* WORK TO BE COMPLETED: Find the lines of the listing that contain the string "bottom", and return them.

++++++++++++++++++++

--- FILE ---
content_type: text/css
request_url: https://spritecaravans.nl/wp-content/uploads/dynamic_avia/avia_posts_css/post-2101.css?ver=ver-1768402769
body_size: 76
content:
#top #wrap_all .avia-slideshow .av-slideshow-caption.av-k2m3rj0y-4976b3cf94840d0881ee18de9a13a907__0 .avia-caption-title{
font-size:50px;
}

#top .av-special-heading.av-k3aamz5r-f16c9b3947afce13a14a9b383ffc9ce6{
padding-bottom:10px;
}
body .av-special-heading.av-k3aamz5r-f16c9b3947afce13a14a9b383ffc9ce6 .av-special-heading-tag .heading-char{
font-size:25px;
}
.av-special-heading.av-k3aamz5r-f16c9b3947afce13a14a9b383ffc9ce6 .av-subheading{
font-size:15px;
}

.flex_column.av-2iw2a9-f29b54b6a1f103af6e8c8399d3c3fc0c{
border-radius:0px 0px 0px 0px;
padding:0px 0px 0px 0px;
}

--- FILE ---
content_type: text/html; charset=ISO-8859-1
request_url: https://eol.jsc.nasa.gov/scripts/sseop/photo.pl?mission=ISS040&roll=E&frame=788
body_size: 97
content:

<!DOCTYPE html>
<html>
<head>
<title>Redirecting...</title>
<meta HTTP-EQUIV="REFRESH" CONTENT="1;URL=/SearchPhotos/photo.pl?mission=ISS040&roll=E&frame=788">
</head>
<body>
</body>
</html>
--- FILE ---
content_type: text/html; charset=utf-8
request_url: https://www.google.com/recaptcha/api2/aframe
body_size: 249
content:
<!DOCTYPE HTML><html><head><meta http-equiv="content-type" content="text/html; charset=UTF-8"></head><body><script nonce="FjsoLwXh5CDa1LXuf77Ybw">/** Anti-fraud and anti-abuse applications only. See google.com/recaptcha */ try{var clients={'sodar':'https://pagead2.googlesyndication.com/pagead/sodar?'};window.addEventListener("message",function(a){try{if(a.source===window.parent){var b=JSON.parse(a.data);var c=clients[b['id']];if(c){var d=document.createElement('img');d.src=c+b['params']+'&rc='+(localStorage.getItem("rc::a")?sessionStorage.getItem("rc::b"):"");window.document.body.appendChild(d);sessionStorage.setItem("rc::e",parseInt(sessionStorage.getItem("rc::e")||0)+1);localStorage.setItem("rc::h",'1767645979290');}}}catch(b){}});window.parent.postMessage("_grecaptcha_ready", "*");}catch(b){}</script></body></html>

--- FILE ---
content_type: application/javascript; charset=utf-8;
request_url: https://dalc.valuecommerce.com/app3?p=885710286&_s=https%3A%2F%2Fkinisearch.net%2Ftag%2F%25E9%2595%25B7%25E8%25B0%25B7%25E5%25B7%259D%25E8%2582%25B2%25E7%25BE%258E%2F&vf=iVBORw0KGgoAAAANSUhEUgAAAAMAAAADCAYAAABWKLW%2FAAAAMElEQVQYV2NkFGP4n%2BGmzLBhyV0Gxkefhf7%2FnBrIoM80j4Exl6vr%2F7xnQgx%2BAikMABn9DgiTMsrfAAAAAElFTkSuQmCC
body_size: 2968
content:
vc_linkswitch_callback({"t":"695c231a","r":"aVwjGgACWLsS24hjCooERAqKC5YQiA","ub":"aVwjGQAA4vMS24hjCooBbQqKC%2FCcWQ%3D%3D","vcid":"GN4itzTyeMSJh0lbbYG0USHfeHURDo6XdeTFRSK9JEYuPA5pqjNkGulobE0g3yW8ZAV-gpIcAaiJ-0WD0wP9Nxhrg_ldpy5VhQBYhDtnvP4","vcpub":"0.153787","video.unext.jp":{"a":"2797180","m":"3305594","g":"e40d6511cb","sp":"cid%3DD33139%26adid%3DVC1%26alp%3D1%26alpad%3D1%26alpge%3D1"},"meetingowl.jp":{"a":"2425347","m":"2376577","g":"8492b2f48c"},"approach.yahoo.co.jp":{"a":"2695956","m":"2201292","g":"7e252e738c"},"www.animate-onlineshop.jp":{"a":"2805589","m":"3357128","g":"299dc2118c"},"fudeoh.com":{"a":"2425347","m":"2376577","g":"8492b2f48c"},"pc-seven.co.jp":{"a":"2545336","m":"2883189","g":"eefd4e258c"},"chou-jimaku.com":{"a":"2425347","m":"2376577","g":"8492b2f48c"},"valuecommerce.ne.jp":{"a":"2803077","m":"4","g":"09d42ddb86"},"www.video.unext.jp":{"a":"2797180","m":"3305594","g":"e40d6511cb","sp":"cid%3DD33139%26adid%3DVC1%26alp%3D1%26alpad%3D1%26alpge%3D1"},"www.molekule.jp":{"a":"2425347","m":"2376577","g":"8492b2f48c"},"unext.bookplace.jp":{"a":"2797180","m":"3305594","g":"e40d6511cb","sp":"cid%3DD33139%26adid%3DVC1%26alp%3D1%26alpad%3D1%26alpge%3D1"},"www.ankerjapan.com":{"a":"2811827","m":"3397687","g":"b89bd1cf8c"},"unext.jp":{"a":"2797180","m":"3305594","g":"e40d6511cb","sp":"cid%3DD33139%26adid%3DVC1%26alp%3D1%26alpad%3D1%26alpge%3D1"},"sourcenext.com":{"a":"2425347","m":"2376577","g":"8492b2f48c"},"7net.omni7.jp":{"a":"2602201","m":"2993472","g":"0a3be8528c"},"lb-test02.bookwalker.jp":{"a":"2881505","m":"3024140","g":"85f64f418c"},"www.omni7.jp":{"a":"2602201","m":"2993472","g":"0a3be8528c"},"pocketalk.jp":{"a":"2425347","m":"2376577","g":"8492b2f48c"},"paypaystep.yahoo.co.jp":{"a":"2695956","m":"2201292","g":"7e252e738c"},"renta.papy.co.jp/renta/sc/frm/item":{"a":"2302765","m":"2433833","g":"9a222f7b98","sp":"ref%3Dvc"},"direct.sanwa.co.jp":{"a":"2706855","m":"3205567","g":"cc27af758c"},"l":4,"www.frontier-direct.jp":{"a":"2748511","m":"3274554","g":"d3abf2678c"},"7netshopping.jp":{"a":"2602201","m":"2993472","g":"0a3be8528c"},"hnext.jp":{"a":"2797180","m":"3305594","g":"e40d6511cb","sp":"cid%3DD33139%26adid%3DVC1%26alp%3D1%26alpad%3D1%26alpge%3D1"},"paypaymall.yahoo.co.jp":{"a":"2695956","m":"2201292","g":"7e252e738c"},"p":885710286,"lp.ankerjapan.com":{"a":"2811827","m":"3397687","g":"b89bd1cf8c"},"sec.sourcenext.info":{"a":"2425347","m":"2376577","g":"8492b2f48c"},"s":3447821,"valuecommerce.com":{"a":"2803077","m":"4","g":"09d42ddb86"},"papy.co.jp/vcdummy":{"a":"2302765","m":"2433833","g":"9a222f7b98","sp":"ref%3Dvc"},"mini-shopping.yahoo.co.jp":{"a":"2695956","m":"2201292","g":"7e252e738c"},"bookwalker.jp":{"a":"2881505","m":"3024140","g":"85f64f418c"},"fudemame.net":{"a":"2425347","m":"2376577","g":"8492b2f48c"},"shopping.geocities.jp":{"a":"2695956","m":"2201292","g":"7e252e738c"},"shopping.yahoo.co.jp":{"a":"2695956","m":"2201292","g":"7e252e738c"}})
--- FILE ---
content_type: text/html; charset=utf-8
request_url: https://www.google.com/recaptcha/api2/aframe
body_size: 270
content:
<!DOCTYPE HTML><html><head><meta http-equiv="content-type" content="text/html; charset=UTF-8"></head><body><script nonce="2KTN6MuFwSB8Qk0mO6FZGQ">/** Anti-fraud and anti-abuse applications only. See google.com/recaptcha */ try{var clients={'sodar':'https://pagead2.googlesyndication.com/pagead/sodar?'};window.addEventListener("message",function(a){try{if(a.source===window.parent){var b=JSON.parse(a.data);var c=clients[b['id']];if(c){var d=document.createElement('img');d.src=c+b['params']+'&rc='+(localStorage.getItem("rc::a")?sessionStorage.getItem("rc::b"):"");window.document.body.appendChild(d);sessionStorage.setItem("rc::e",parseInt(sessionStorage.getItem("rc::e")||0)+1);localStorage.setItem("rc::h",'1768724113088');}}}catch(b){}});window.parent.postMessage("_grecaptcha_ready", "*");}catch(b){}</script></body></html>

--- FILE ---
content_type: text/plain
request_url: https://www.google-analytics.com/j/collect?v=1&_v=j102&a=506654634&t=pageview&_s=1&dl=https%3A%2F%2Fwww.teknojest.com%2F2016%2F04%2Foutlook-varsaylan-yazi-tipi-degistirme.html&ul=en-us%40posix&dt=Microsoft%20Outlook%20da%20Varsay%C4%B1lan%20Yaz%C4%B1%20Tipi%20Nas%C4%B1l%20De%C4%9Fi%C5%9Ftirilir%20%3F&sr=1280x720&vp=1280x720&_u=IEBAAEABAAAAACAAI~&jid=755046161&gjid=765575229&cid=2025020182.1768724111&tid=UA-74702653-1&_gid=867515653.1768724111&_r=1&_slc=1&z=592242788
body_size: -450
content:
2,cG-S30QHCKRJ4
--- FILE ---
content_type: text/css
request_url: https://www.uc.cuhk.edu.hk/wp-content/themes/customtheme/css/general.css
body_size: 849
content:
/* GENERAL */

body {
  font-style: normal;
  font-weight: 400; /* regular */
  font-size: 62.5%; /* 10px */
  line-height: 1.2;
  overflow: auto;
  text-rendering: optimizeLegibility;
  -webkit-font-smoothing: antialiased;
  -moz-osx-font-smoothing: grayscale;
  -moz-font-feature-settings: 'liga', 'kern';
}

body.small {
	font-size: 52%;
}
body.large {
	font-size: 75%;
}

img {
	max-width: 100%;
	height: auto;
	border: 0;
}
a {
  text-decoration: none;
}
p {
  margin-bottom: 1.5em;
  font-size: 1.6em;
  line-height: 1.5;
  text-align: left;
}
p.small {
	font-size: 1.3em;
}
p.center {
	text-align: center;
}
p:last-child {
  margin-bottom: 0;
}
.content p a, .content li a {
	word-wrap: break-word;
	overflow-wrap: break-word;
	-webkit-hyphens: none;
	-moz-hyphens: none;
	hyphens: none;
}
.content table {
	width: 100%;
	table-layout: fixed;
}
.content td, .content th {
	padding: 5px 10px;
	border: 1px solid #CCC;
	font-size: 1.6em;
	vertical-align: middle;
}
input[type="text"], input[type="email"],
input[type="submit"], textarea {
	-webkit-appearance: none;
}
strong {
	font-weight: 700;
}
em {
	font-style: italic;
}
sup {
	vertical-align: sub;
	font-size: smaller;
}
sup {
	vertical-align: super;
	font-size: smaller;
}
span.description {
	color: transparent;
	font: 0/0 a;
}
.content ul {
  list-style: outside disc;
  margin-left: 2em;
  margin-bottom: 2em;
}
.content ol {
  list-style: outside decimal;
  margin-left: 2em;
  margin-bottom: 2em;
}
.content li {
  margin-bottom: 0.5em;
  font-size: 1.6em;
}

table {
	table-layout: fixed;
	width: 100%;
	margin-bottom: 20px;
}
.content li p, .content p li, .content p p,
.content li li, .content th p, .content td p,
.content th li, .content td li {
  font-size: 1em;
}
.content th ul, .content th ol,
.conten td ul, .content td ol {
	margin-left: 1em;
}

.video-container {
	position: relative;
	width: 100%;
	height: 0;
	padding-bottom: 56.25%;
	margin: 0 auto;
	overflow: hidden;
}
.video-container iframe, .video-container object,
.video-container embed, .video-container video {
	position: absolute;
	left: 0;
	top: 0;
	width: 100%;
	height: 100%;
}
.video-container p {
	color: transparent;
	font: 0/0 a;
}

++++++++++++++++++++

* ANSWER FOR THE TASK:
padding-bottom:10px;
  margin-bottom: 1.5em;
  margin-bottom: 0;
  margin-bottom: 2em;
  margin-bottom: 2em;
  margin-bottom: 0.5em;
	margin-bottom: 20px;
	padding-bottom: 56.25%;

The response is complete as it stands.